By Miriam Raftery
December 26, 2017 (San Diego) – Besides new laws affecting motorists, there are several other important new laws taking effect in 2018, including a minimum wage increase, legal marijuana sales, new protections for workers and job applicants, new requirements for employers and general contractors, limits on where you can buy ammunition, and more.
Minimum wage increase: Effective January 1st, 2018, California’s minimum wage rises to $11 an hour for companies with 26 or more employees, up a full dollar from the old rate. For companies that employ 25 or fewer workers, the new minimum wage is $10.50 an hour.
Salary questions by employers: Employers can no longer ask a job applicant about his or her past salary effective January 1st, under Assembly Bill 168. Backers of the bill hope it will help close the gap in pay between women and men, since companies will no longer be able to base your salary at a new job on what you earned in the past.

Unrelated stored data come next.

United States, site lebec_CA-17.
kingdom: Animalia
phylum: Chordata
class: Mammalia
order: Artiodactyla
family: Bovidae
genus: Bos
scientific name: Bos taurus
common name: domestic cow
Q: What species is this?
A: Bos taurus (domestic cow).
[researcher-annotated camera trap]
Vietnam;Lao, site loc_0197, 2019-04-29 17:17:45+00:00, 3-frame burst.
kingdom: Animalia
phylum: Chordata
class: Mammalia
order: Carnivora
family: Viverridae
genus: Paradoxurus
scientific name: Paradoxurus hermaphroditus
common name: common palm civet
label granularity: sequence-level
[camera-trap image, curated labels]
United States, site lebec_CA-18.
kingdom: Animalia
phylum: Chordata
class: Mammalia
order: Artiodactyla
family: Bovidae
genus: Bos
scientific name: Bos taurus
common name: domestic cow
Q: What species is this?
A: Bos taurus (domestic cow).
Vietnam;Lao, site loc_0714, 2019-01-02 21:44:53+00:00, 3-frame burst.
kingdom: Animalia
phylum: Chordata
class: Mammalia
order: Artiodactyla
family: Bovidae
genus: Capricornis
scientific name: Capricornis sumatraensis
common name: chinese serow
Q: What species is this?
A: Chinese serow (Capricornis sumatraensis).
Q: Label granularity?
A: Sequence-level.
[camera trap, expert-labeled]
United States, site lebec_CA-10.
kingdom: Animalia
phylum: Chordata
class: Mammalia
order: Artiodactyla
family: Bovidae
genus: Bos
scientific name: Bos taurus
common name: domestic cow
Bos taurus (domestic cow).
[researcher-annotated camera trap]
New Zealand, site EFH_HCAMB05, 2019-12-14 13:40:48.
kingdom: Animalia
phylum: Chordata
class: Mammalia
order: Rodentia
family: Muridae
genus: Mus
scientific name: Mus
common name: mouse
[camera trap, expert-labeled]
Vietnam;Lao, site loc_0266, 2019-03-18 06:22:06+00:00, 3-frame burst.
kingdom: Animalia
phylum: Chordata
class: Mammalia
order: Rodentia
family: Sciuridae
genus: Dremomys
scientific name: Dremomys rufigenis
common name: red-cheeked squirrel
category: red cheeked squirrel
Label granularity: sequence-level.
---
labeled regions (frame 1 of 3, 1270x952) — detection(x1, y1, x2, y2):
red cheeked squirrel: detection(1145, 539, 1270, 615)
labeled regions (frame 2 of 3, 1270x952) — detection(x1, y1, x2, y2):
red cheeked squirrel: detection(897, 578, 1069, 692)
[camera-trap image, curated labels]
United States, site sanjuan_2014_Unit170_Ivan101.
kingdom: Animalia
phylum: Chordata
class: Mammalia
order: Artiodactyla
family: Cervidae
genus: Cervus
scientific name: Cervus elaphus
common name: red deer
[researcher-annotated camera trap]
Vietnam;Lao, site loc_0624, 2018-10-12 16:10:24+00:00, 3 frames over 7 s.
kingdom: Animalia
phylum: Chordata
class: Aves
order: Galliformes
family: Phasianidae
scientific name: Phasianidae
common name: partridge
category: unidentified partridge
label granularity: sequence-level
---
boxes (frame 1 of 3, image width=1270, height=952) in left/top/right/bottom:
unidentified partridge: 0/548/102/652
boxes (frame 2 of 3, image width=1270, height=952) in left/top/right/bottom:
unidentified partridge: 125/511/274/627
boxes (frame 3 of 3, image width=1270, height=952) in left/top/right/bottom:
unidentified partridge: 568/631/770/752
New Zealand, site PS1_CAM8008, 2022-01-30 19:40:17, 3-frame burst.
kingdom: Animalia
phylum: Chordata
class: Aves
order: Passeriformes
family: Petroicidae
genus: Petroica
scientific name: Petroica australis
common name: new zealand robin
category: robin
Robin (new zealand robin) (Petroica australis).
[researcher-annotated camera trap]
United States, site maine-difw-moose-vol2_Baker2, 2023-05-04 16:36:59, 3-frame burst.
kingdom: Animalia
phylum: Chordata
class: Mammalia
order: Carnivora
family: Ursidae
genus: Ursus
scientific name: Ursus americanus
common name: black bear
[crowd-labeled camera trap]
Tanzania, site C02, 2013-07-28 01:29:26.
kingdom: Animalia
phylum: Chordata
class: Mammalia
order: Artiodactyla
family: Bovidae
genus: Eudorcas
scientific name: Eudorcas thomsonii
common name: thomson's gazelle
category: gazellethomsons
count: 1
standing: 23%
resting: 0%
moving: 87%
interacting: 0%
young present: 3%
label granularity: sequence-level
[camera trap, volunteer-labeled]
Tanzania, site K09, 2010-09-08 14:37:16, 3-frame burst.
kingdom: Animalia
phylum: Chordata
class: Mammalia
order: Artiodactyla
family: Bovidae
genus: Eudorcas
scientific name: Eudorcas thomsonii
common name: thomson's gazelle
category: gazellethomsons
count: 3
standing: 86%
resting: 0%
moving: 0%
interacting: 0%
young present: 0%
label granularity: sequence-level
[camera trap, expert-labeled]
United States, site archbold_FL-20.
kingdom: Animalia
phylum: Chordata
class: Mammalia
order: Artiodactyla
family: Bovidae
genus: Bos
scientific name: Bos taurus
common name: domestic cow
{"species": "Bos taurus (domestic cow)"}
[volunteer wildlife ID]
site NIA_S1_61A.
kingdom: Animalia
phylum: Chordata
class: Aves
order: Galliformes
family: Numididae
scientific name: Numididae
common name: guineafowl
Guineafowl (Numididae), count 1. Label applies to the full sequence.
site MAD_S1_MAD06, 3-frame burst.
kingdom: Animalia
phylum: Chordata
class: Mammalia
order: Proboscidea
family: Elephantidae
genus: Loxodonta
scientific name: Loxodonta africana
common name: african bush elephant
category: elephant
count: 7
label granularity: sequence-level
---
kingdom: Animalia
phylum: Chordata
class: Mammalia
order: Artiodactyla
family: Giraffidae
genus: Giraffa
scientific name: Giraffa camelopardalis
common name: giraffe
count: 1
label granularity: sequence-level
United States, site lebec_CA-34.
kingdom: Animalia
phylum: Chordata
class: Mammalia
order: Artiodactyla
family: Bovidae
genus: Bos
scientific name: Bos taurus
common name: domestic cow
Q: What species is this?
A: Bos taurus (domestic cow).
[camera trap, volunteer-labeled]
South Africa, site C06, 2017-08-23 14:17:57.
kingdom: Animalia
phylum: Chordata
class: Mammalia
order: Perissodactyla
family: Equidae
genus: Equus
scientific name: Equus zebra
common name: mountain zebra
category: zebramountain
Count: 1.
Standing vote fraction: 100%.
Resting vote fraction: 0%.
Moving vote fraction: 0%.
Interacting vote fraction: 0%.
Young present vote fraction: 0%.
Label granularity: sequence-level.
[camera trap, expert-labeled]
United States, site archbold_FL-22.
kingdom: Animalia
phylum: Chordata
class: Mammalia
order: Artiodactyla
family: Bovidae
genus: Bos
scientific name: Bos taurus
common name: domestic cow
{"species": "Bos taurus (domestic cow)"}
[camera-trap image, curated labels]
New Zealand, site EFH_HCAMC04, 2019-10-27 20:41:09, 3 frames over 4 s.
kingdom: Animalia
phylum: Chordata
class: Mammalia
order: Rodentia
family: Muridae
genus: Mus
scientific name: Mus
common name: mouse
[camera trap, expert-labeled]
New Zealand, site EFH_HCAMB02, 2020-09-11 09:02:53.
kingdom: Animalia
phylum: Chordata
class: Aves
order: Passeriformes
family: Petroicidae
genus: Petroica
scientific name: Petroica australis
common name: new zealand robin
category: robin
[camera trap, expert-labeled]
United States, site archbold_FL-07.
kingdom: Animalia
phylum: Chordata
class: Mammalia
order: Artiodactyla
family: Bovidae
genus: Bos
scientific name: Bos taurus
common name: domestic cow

Holding contractors liable for subcontractors’ payments to workers: Assembly Bill 1701 will hold general contractors liable for wages if a subcontractor fails to pay workers on private contracts starting in January or later. Public projects are excluded.
Ammunition purchases: Starting Jan. 1, all ammunition purchases in California must be made in person through a vendor licensed by the Department of Justice. The law also applies to transfers of ammunition. It will also be illegal to import ammunition from outside the state, unless it first goes through a licensed vendor in California.
Legal recreational marijuana sales: The first legal sales of recreational marijuana will begin January 1st, but only in jurisdictions that have authorized such sales. Californians age 21 and over can buy up to one ounce of marijuana (28.5 grams) or .28 ounces of concentrates (8 grams), Sales are only allowed through businesses registered with the state. Locally, the city of San Diego has authorized recreational sale of marijuana, but the County and cities in East County have not.
Sexual harassment training: Companies with 50 employees or more must expand their sexual harassment training program to include training on harassment based on gender identification, gender expression and sexual orientation under Senate Bill 396.
More leave for new parents: A parent with a new baby can take up to 12 weeks of parental leave, if they have worked for over a year for an employer with over 20 employees. Under Senate Bill 63, the worker won’t lose their job and can use any combination of vacation time, or other paid time off to spend time with their new child.